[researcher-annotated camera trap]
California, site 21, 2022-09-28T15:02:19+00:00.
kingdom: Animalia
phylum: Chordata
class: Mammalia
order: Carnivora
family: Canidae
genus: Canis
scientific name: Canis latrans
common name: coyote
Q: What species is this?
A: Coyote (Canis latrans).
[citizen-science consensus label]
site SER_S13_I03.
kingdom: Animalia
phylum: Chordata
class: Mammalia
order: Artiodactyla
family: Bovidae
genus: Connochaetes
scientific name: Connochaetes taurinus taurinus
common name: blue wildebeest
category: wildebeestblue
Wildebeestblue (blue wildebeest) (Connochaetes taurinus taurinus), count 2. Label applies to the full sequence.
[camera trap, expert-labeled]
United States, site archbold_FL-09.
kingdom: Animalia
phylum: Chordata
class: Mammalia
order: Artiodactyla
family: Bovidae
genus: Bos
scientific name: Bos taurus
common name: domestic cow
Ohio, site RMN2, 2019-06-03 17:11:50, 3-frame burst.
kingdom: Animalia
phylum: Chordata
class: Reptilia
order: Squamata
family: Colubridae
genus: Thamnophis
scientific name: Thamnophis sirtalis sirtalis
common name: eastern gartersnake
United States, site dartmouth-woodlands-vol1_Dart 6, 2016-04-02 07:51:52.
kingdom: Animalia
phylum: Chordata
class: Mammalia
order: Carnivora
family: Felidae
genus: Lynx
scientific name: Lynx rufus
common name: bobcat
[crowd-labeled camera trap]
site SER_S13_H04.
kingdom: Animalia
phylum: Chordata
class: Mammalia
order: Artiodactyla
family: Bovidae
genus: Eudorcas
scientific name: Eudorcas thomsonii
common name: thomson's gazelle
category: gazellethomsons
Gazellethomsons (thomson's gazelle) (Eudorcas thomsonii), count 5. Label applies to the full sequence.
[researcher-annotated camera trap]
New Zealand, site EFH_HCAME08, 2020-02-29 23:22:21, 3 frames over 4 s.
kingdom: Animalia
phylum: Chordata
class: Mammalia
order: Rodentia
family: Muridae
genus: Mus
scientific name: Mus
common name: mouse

# # # # # # #

Word for word, repeat every line of the data.

[researcher-annotated camera trap]
California, site 21, 2022-09-28T15:02:19+00:00.
kingdom: Animalia
phylum: Chordata
class: Mammalia
order: Carnivora
family: Canidae
genus: Canis
scientific name: Canis latrans
common name: coyote
Q: What species is this?
A: Coyote (Canis latrans).
[citizen-science consensus label]
site SER_S13_I03.
kingdom: Animalia
phylum: Chordata
class: Mammalia
order: Artiodactyla
family: Bovidae
genus: Connochaetes
scientific name: Connochaetes taurinus taurinus
common name: blue wildebeest
category: wildebeestblue
Wildebeestblue (blue wildebeest) (Connochaetes taurinus taurinus), count 2. Label applies to the full sequence.
[camera trap, expert-labeled]
United States, site archbold_FL-09.
kingdom: Animalia
phylum: Chordata
class: Mammalia
order: Artiodactyla
family: Bovidae
genus: Bos
scientific name: Bos taurus
common name: domestic cow
Ohio, site RMN2, 2019-06-03 17:11:50, 3-frame burst.
kingdom: Animalia
phylum: Chordata
class: Reptilia
order: Squamata
family: Colubridae
genus: Thamnophis
scientific name: Thamnophis sirtalis sirtalis
common name: eastern gartersnake
United States, site dartmouth-woodlands-vol1_Dart 6, 2016-04-02 07:51:52.
kingdom: Animalia
phylum: Chordata
class: Mammalia
order: Carnivora
family: Felidae
genus: Lynx
scientific name: Lynx rufus
common name: bobcat
[crowd-labeled camera trap]
site SER_S13_H04.
kingdom: Animalia
phylum: Chordata
class: Mammalia
order: Artiodactyla
family: Bovidae
genus: Eudorcas
scientific name: Eudorcas thomsonii
common name: thomson's gazelle
category: gazellethomsons
Gazellethomsons (thomson's gazelle) (Eudorcas thomsonii), count 5. Label applies to the full sequence.
[researcher-annotated camera trap]
New Zealand, site EFH_HCAME08, 2020-02-29 23:22:21, 3 frames over 4 s.
kingdom: Animalia
phylum: Chordata
class: Mammalia
order: Rodentia
family: Muridae
genus: Mus
scientific name: Mus
common name: mouse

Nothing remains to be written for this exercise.